Work instruction:
According to the passage on Trump and entitlements, who was appointed to shepherd the budget?

Supplied passage:
::::::::

Trump’s Bait and Switch on Entitlements
“For many months on the campaign trail, Donald Trump sent a clear message about his fellow Republicans: Ideologically, I’m not one of them. This wasn’t just true of trade, but also of safety net programs that protect, among others, low-income whites. President Trump, he said, won’t let people die in the streets, and will protect Medicare and Social Security from those heartless Paul Ryan types who are forever salivating at the chance to slash them to ribbons.”
“But now the New York Times reports that congressional Republicans believe they’ll be able to get around this niggling problem. Republicans have seen Trump appoint people who want to downsize the safety net — like Rep. Tom Price to oversee health care and Rep. Mick Mulvaney to shepherd the budget — and they think Trump can be persuaded to forget about all that inconvenient campaign talk”

::::::::

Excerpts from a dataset
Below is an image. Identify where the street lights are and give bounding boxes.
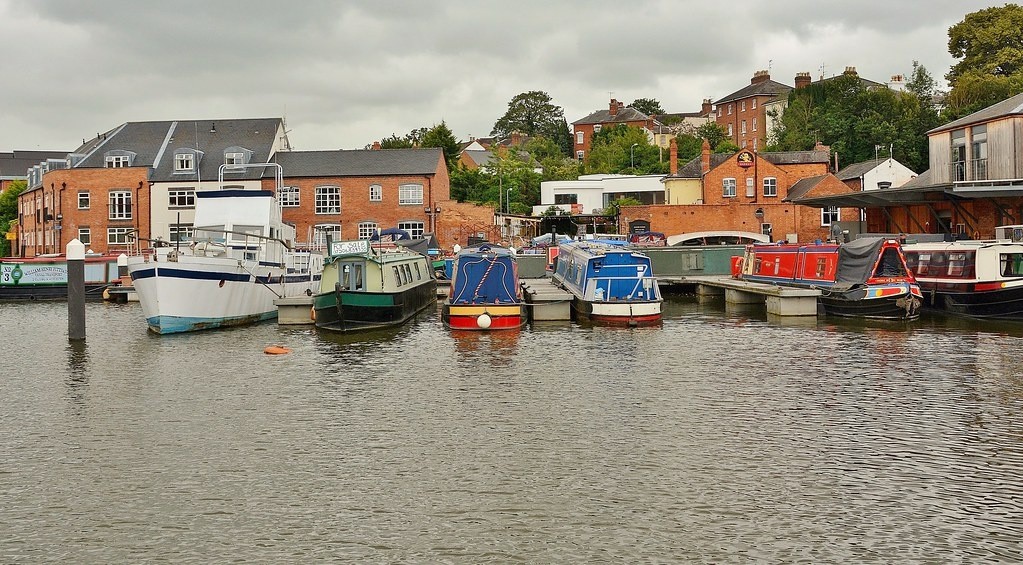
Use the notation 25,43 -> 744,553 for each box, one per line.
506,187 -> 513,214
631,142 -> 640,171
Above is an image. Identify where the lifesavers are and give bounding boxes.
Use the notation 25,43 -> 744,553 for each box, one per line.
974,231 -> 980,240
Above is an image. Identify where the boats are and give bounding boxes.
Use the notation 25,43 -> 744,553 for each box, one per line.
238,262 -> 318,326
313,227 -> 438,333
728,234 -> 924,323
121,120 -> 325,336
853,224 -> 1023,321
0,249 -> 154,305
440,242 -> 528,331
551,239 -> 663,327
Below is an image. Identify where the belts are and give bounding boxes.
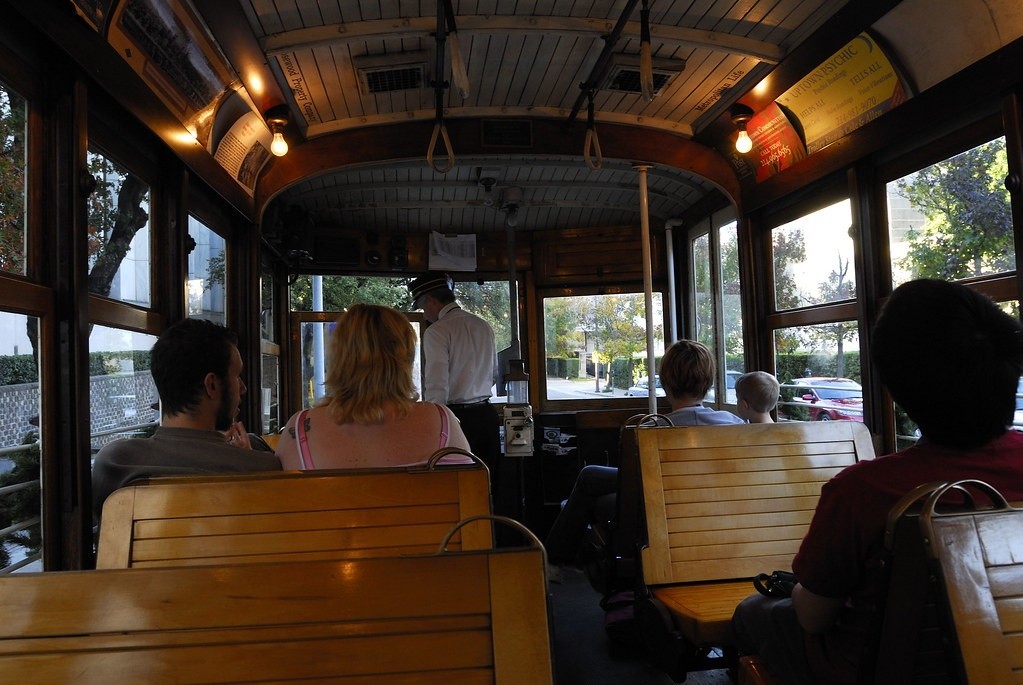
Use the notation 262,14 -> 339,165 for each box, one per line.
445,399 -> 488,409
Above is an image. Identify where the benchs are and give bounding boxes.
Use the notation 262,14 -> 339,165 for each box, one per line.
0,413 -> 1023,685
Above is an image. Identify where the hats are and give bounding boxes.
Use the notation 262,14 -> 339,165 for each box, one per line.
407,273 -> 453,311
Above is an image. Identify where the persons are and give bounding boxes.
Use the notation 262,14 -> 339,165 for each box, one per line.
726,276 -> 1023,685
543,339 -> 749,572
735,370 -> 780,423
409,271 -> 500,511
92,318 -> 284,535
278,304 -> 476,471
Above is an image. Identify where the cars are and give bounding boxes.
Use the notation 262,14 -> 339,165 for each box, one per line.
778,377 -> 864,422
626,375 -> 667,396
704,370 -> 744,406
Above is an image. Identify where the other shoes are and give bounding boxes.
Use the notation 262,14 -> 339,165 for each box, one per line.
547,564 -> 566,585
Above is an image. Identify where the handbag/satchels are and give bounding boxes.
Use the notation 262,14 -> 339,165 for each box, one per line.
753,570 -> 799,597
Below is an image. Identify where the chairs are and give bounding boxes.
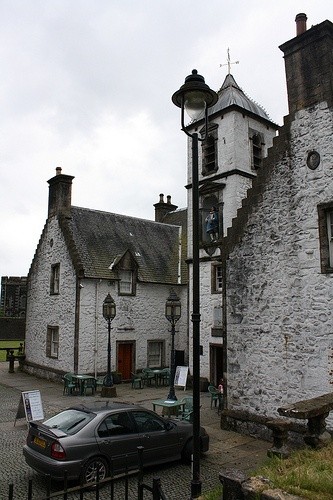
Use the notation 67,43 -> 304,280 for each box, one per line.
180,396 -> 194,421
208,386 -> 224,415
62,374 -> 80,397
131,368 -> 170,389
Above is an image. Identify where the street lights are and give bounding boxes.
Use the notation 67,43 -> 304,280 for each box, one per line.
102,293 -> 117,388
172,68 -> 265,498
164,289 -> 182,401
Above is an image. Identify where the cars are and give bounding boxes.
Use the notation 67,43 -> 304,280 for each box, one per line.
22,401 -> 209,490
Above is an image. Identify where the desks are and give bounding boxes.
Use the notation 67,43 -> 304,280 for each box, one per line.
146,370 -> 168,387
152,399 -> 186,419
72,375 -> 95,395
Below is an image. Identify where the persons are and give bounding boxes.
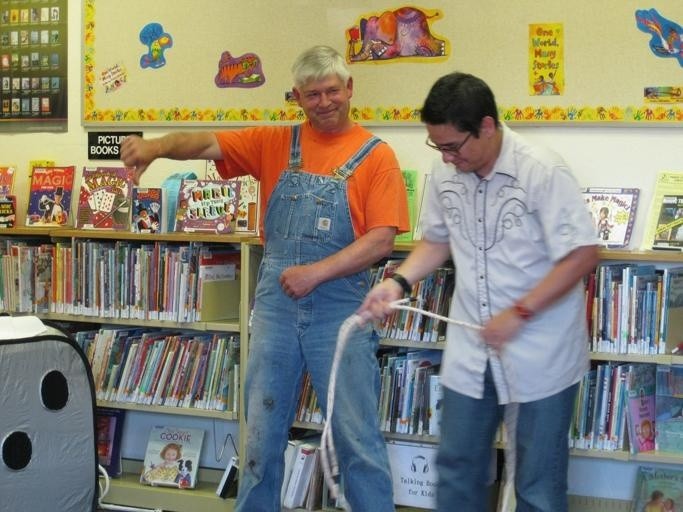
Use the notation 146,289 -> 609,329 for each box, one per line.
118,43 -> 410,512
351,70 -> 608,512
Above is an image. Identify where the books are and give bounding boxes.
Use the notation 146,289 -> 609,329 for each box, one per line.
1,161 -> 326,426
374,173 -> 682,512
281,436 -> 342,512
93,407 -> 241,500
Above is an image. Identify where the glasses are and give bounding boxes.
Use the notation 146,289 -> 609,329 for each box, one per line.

::::::::

Reply:
Rep. Mick Mulvaney